At Shell Mera the medical staff were able to safely remove the bullets from Oncaye’s side, and Oncaye began a long period of recovery. As she began to feel stronger, Oncaye told Rachel more about her life. As it turned out, she had four older sisters who had fled the tribe years before and whom she thought were long dead. Rachel had the joy of telling her that all four of her sisters, including Dawa, were alive and safe and living at Tiwaeno. Rachel quickly sent a plane to Tiwaeno to collect Oncaye’s sisters and bring them back to Shell Mera so that Oncaye could see them for herself.

The sisters were astonished when they arrived at Shell Mera and came face-to-face with Oncaye.

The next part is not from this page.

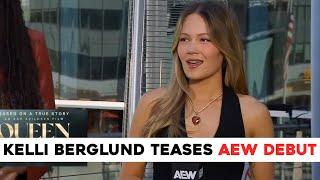 KELLI BERGLUND TEASES WRESTLING DEBUT AFTER AEW REVOLUTION!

They talked excitedly among themselves, and the conversation soon shifted to how the hearts of the Tiwaeno Waoranis had changed after hearing God’s Carvings.

When Oncaye was well enough, Rachel took her back to Tiwaeno, where everyone welcomed her warmly.

“We do not kill our babies when they cry,” the people there told her. “Doing well, we speak of the God who made the world.”

Gikita was moved when he heard Oncaye’s stories, especially when she told how her people were planning to attack the oil workers.

“We must go to them soon,” Gikita said. “They must hear God’s Carvings before they die.”

In February 1965 four Waoranis—Dyuwi, Tona, Oncaye, and her sister Boika—set out from Tiwaeno to find their downriver relatives. Seven days later they were back at Tiwaeno. Oncaye reported that her bullet wounds had opened up again and a tree had fallen on Tona’s leg, making it impossible for them to go on.

Still, the group decided that another attempt to reach the downriver people should be made. Dyuwi, Minkayi, and Gikita, three of the Palm Beach killers, set out. This time, though, torrential rain and subsequent flooding turned them back. Their arrival back in Tiwaeno was a bitter blow to the Christians there, and the three men resolved to set out again as soon as possible to reach the downriver people.

In the meantime Rachel had finished translating the book of Mark into Waorani. Proudly she sent the translation off to Mexico City, where the American Bible Society had promised to print it. The first shipment of the printed copies of Mark’s gospel was flown into Tiwaeno on Good Friday 1965. Accompanying the precious cargo on the airplane were Philip and Steve Saint, Nate’s two sons, now aged eleven and fourteen.